5:00 – After the Baby Boomers: How Twenty- and Thirty-Somethings Are Shaping the Future of American Religion
In a volume sure to change how pundits and clergy think about religion in the contemporary U.S., prolific Princeton sociologist Robert Wuthnow assembles and analyzes a vast amount of data about the religious lives of Americans aged 21 to 45. His interests include the extent to which younger adults participate in organized worship, as well as how they think about spirituality, the relationship between religion and politics, and theology. Wuthnow insists that in some ways, today’s younger adults are similar to their boomer parents—the vitality of small groups, for example, is nothing new. But there are key differences, chief among them the tendency of today’s younger adults to remain single longer than ever before. Married people are significantly more likely to participate in religious communities; at the same time, participation in at least some religious groups may make marriage more likely. Wuthnow argues that our society provides lots of structural support for children and teens, but leaves younger adults to fend for themselves during the decades when they’re making crucial decisions about family and work. He is our guest.
5:20 – Young Souls: The Religious and Spiritual Lives Youth and Emerging Adults
How important is religion for young people in America today? What are the major influences on their developing spiritual lives? How do their religious beliefs and practices change as young people enter into adulthood?

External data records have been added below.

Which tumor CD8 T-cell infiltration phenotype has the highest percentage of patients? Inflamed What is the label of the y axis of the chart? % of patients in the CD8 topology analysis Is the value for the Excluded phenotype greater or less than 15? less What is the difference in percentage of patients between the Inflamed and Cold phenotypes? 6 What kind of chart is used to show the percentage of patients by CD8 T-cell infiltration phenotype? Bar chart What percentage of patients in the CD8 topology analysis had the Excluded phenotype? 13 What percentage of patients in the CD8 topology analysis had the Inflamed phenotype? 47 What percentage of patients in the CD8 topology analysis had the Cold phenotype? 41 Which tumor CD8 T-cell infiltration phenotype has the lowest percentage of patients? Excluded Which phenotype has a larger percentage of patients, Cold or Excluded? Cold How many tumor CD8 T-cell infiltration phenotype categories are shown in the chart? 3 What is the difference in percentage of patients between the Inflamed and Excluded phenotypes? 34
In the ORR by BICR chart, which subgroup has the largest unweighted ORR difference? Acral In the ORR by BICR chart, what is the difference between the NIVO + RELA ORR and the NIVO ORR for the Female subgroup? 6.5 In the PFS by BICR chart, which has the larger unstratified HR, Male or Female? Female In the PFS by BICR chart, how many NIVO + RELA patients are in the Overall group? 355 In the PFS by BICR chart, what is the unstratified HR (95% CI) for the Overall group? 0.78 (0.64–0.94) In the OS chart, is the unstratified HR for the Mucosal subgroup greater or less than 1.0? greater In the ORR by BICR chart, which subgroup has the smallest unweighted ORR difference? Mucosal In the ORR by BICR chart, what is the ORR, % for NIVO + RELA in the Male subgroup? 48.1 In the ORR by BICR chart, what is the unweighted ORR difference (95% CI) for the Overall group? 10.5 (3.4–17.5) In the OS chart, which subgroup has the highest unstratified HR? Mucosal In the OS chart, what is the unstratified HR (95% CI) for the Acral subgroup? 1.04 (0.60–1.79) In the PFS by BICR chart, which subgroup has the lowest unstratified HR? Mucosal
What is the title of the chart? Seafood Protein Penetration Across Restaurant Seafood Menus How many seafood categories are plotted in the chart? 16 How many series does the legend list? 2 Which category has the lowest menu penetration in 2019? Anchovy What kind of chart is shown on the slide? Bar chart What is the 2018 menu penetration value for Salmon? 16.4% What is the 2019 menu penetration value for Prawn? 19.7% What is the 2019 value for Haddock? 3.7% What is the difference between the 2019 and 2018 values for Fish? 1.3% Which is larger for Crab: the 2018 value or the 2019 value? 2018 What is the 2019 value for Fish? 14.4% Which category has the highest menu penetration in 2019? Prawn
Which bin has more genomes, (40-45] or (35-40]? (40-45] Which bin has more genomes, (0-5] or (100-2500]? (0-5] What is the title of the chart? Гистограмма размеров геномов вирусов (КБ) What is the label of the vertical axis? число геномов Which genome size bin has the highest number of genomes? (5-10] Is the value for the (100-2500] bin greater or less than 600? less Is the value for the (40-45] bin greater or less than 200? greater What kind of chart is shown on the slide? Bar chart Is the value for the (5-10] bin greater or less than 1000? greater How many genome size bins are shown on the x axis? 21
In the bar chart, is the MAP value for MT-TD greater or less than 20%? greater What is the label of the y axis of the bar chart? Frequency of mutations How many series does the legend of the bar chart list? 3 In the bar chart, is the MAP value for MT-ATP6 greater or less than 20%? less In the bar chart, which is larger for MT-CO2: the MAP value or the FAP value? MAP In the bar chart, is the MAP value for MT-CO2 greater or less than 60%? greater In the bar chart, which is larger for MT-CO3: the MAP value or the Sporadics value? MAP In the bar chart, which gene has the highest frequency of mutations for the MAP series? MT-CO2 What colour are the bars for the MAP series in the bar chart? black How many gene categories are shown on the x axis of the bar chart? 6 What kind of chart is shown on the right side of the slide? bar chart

Christian Smith's research explores these questions and many others as it tells the definitive story of the religious and spiritual lives of youth and emerging adults, up to age 24, in the U.S. today. Some of Smith's findings are surprising. Parents turn out to be the single most important influence on the religious outcomes in the lives of young adults. On the other hand, teenage participation in evangelization missions and youth groups does not predict a high level of religiosity just a few years later. Moreover, the common wisdom that religiosity declines sharply during the young adult years is shown to be greatly exaggerated. Painstakingly researched and filled with remarkable findings, Dr. Smith’s work is essential reading for youth ministers, pastors, parents, teachers and students at church-related schools, and anyone who wishes to know how religious practice is affected by the transition into adulthood in America today.
Al,
ReplyDeleteOur Society has seemed to accept a "pill" of some sort to solve all our problems. But it never seems to work out the way our "Wise" Human thingking intended, as the "Pill" .
In my opinion, even worse than the pills we give to ourselves, I wonder what damage we are doing to our childern who are put on pills as early as kindergarten to "slow them down" and sold to the parents as a means to better help the child learn.
Christ said we were to become more childlike to enter the Kingdom of God, yet it seems we want our children to become more adult like at an earlier and earlier age.
Do we even know any more what the "normal behavoir" is of a kindergartner? Do we know how many kids in that class who are now being defined as the "norm" are on some type of mind altering drug, given to them by their parents and encouraged by the school? I woudl love to hear some experts talk on this topic on your show.
Why is it socailly acceptable in our schools to give a child a mind altering drug to modify their behavoir but discipline to modify behavior is considered almost primitive? And I don't mean abusive, physical, or verbal or any abusive discipline... I mean when little Johnnie gets out of his seat for the third time after he's been told three times not to, simply having him stand in a corner to reflect, gather his thoughts, and understand their are consequences to his behavoir?
Twice this year when I suggested having my son stand in a corner at school, the response was... Oh gosh Mr. XXXXXXXXXXX, if we did that the news crews woudl be here. Again yesterday the response was a bit more like the deer in head lights look, you mean to get your child to behave in mass you took them out and stood them in a corner for a few minutes before taking them back in? Yet in both cases they recommended mind altering drugs for an energetic six year old boy? Is a pill our answer to everyting.